As of Tuesday morning, the market was pricing around a 62% chance that the Monetary Policy Committee will opt for a 25 basis point hike to interest rates and take the main Bank rate to 5.25%, according to Refinitiv data.
The other 38% of market participants expect a second consecutive 50 basis point hike, after the central bank surprised markets with a bumper increase in June. U.K. inflation looks to be abating, but is still running considerably hotter than in other advanced economies and well above the Bank's 2% target.
Headline consumer price inflation slid to 7.9% in June from 8.7% in May, while core inflation — which excludes volatile energy, food, alcohol and tobacco prices — stayed sticky at an annualized 6.9%, but retreated from the 31-year high of 7.1% of May.

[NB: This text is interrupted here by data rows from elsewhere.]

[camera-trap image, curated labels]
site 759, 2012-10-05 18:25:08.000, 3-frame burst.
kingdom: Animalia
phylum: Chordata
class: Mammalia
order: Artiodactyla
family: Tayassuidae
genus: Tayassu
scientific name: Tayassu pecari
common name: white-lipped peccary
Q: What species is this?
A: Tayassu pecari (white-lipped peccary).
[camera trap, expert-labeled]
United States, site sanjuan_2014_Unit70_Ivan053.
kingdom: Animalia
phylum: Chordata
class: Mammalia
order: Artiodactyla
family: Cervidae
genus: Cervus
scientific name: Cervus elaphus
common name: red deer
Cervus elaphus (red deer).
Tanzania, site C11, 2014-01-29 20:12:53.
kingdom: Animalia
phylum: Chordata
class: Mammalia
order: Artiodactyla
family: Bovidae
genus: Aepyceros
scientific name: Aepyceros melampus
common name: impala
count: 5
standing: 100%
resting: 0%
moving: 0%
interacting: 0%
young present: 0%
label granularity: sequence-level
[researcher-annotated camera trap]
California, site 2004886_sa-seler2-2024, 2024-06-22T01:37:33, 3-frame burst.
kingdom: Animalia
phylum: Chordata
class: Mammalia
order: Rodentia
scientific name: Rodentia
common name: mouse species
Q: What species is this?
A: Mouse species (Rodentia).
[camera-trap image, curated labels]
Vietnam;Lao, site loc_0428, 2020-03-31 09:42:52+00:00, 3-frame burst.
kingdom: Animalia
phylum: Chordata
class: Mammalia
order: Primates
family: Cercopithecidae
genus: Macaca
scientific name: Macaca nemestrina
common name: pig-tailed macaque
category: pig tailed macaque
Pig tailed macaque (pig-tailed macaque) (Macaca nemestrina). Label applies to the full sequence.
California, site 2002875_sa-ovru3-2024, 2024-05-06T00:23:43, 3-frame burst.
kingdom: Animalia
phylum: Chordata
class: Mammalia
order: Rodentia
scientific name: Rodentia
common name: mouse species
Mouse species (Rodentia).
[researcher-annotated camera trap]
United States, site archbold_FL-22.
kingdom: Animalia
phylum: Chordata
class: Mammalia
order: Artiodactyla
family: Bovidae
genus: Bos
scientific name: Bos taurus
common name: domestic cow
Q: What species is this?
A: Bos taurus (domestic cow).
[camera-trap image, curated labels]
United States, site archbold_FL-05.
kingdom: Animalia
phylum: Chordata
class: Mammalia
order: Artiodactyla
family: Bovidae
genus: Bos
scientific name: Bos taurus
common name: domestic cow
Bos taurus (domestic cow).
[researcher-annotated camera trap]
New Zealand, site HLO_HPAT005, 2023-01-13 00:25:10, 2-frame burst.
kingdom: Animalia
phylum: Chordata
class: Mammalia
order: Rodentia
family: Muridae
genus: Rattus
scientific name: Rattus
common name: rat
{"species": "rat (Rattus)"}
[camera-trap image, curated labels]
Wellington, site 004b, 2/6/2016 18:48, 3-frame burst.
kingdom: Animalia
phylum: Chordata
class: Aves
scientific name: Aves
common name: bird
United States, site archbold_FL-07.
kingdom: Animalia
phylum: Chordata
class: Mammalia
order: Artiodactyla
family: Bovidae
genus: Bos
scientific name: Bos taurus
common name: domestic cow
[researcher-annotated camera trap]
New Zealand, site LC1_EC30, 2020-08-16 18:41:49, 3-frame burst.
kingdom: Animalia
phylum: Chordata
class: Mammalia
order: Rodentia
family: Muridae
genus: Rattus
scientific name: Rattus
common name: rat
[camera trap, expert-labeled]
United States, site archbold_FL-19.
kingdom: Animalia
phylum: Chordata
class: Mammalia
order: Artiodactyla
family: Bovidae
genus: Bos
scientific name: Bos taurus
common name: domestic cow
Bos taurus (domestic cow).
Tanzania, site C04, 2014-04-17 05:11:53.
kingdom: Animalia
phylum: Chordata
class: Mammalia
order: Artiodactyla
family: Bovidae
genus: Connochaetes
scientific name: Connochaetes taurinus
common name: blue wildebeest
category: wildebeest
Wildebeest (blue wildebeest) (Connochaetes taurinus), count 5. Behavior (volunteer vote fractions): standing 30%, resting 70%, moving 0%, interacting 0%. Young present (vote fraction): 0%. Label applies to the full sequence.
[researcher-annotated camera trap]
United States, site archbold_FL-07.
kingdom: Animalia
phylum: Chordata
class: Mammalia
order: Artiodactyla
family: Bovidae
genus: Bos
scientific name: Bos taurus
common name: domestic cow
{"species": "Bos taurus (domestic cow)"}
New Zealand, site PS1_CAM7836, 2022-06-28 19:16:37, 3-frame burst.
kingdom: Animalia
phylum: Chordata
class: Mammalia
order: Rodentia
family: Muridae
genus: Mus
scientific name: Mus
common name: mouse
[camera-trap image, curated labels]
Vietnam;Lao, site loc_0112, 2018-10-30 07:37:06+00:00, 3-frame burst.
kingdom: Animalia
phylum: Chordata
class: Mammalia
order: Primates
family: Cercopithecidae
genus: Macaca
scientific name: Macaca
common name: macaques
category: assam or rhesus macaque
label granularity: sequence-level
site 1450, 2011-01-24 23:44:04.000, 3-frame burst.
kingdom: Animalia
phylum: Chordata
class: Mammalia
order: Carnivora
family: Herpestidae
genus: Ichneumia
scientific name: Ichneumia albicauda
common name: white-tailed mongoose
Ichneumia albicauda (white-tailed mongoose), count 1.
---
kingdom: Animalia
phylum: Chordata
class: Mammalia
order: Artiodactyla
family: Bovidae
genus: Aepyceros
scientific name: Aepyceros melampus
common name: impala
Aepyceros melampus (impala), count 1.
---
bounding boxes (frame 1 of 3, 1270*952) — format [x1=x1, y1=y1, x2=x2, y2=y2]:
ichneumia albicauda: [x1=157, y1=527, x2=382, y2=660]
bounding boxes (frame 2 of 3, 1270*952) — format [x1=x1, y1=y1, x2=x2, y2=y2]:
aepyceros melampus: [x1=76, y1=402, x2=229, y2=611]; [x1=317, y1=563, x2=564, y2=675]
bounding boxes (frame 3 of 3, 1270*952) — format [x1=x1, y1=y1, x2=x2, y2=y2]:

Data from the British Retail Consortium on Tuesday also showed annual shop price inflation cooled from 8.4% in June to 7.6% in July, and fell for the first time in two years in month-on-month terms, indicating that the country may be through the worst of its prolonged cost-of-living crisis.
The British economy has proven surprisingly resilient, despite a run of 13 consecutive rate hikes from the Bank of England. The U.K. GDP flatlined in the three months to the end of May, but Britain is no longer projected to fall into recession.
Goldman Sachs noted over the weekend that the MPC will be watching three indicators of inflationary persistence to determine how much additional monetary policy tightening is needed — slack in the labor market, wage growth and services inflation.